Die M-Power-Tour: Rap-Projekt im Landkreis Bad Dürkheim und Neustadt unterwegs

Ab Dienstag, 19. August, touren die Rapagogen im Auftrag des Vereins Empowerment e.V. aus Ludwigshafen mit ihrem Jam Van durch den Landkreis Bad Dürkheim. Die pädagogische Rapschule aus Altrip ist Teil der Who.am.I-Creative-Academy, der Jam Van ein fahrendes Musikstudio und Kreativmobil. Für die Tage der seelischen Gesundheit, die sich in diesem Jahr an Kinder und Jugendliche richten, kooperieren die Rapagogen im Landkreis auf ihrer M-Power-Tour mit der Koordinierungsstelle für Gemeindepsychiatrie und den Jugendämtern des Landkreises Bad Dürkheim und der Stadt Neustadt.
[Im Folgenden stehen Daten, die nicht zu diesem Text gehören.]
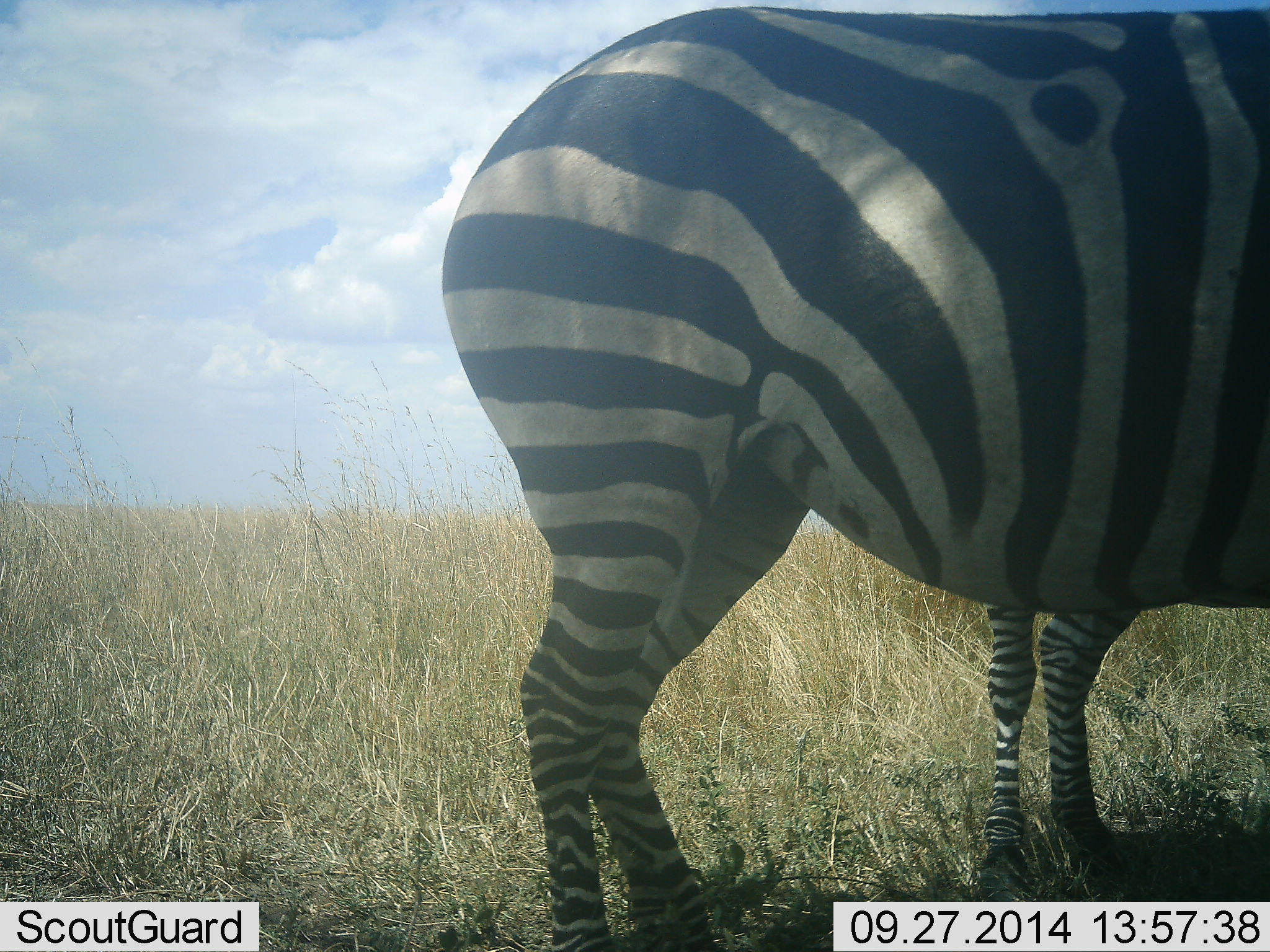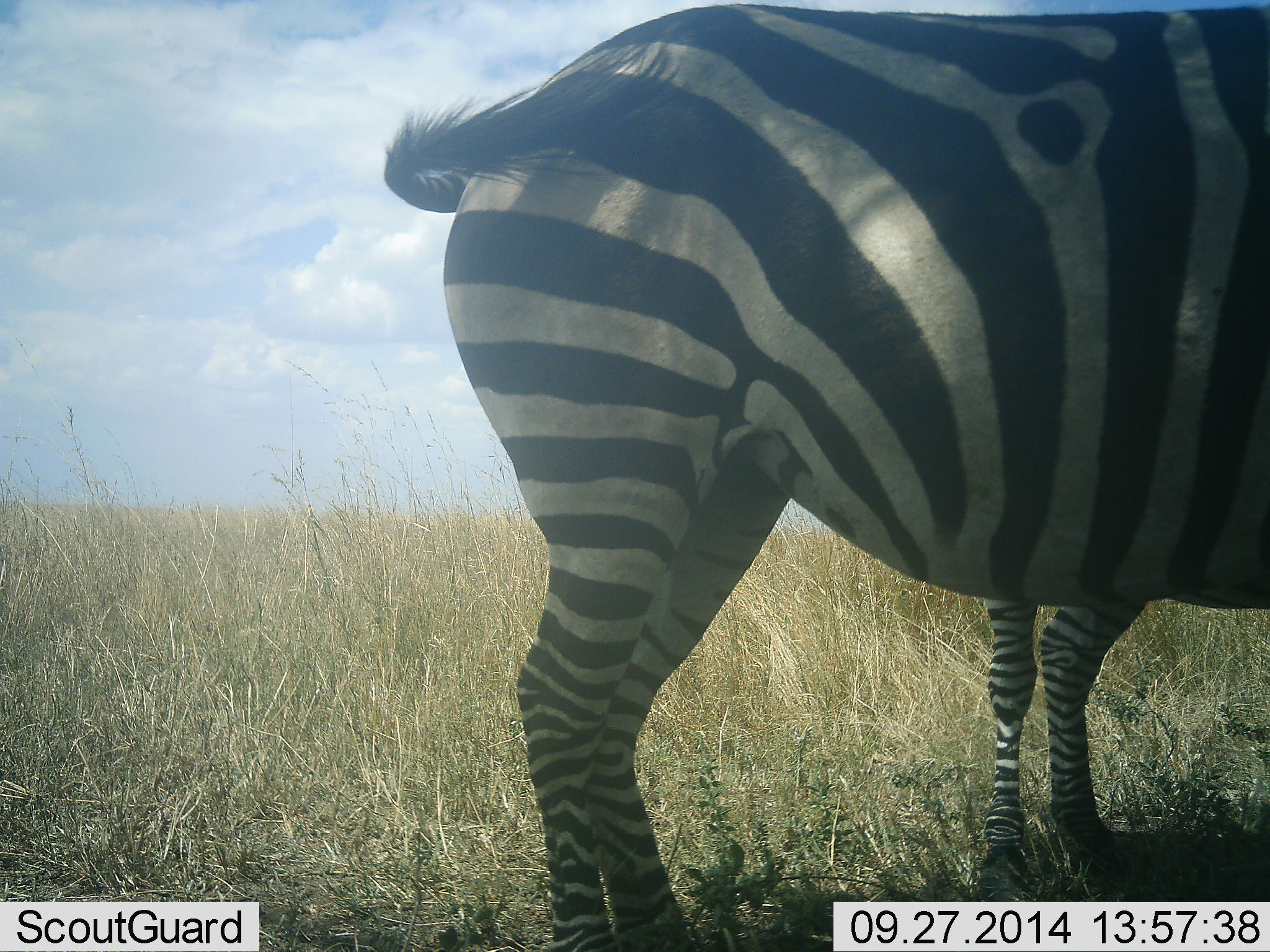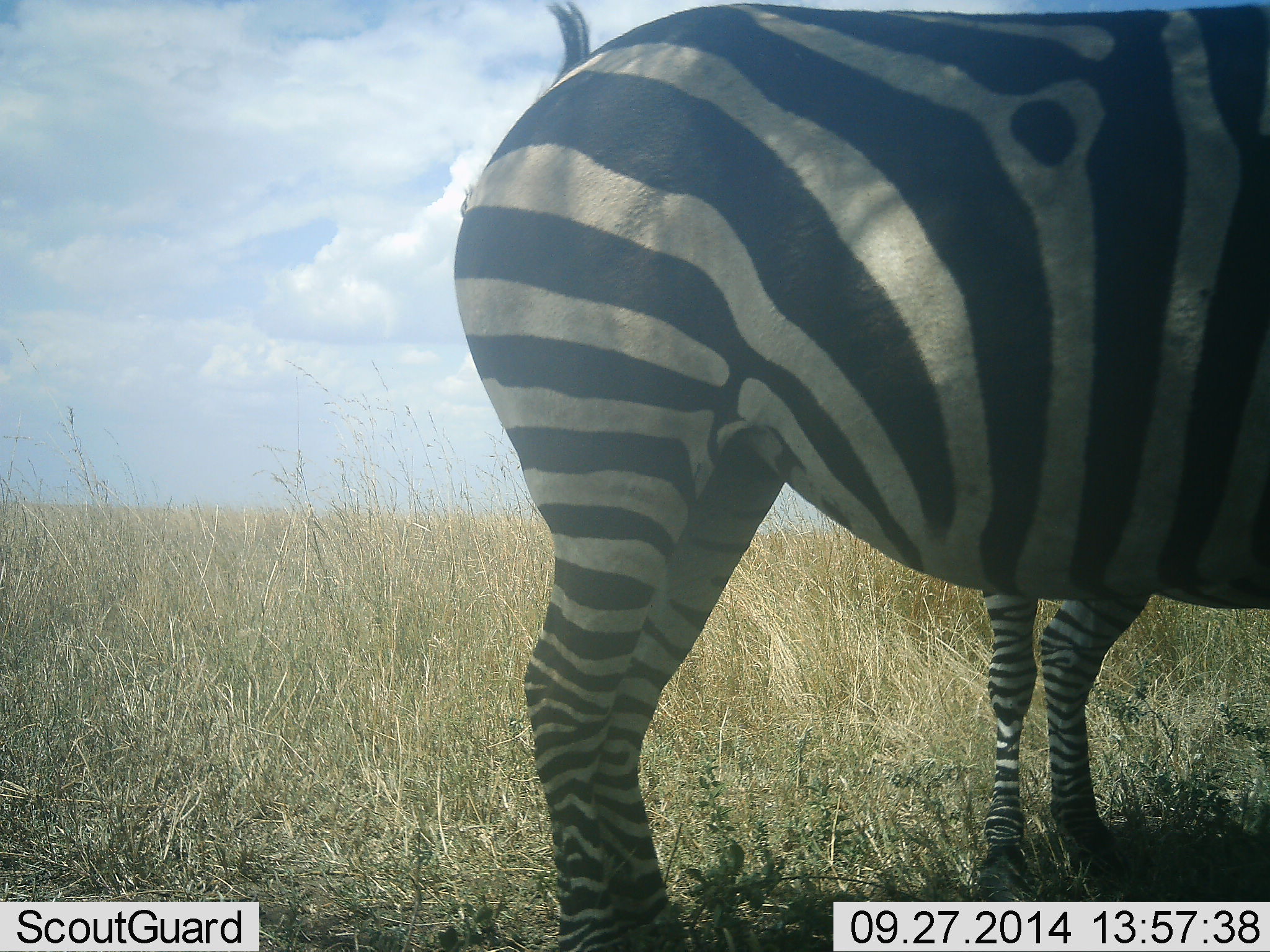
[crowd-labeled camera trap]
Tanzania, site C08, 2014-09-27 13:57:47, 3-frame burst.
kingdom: Animalia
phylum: Chordata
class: Mammalia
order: Perissodactyla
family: Equidae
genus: Equus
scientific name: Equus quagga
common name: plains zebra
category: zebra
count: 2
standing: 100%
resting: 0%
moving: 0%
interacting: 0%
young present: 20%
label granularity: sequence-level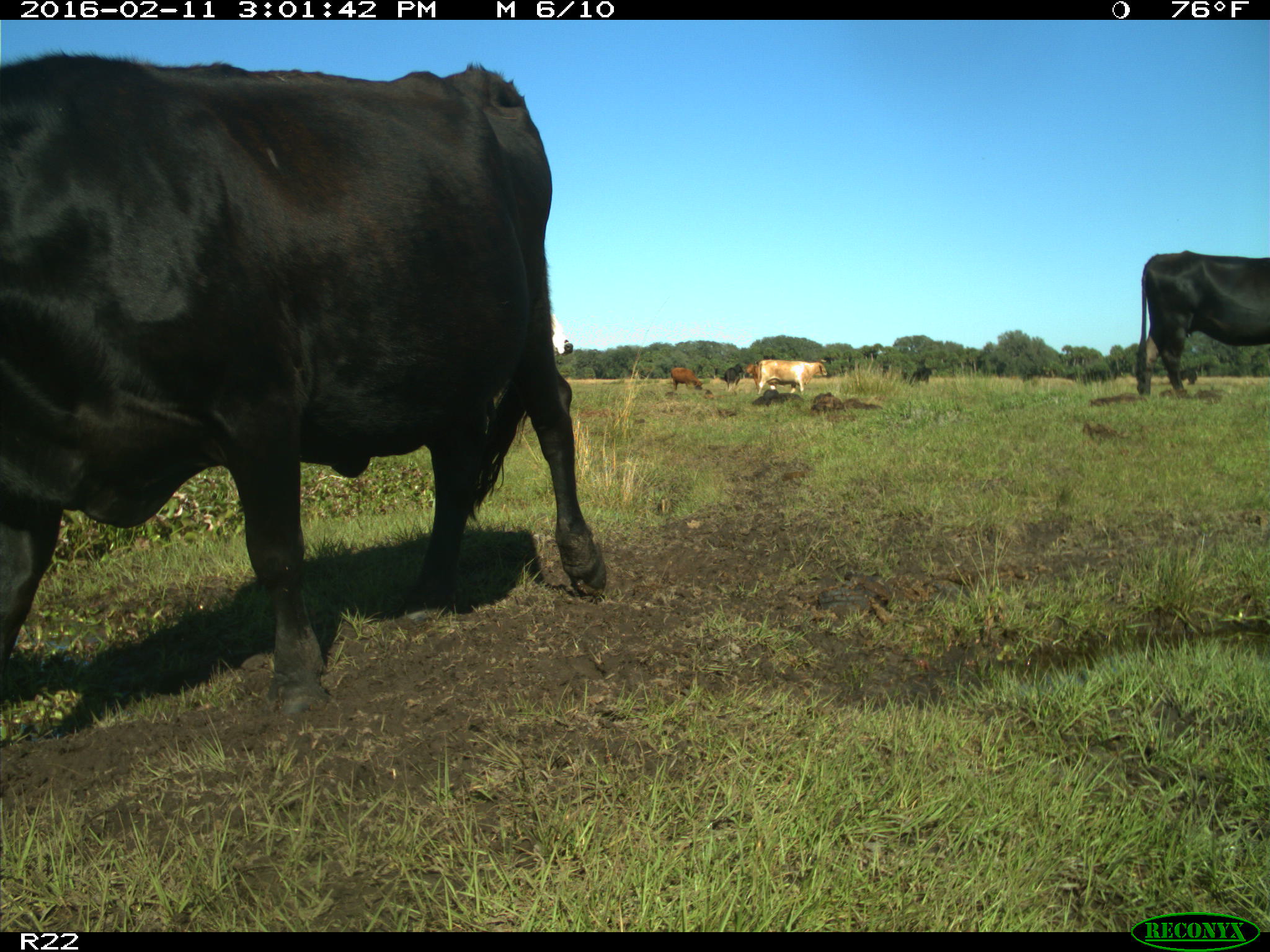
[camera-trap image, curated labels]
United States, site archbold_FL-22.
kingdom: Animalia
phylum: Chordata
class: Mammalia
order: Artiodactyla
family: Bovidae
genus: Bos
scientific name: Bos taurus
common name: domestic cow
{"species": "Bos taurus (domestic cow)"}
Ziel ist es, mit der Kraft und Kreativität, die in Musik stecken, Jugendliche abzuholen und mit Themen wie mentaler Stärke, psychischen Belastungen und seelischer Gesundheit in Berührung zu bringen – indem sie mit Unterstützung der Rapagogen gemeinsam eigene Songs schreiben, rappen und arrangieren.

Mit ihrem Jam Van sind die Rapagogen in Haßloch, Neustadt, Lambrecht, Deidesheim, Wachenheim, Bad Dürkheim, Freinsheim und Grünstadt anzutreffen. „Wir fahren an stark frequentierte Plätze, machen Musik an und kommen direkt auf der Straße in Kontakt mit den Jugendlichen“, erzählt Tobias Schirneck, Gründer und Leiter von der Creative-Academy, die seit mehr als 13 Jahren besteht. Geht es nach dem Sozialpädagogen mit 25 Jahren internationaler Bühnenerfahrung als Rapper, ist diese Art Musik dafür bestens geeignet. „Von dem Projekt kann auch das stillste Mädchen in der Klasse profitieren. Rap ist unser Werkzeug, um jungen Menschen zu zeigen: Ich interessier‘ mich für dich. Es ist richtig gut, was du da rappst. Du bist großartig!“, erklärt Schirneck. Und das begründet auch den Namen des Projekts. Die M-Power-Tour ist an den englischen Begriff Empowerment angelehnt. In Bezug auf die Jugendlichen bedeutet das: Sie sollen in ihrem Handeln gestärkt und ermutigt werden und lernen ihre eigenen Ressourcen und Fähigkeiten zu erkennen und zu nutzen.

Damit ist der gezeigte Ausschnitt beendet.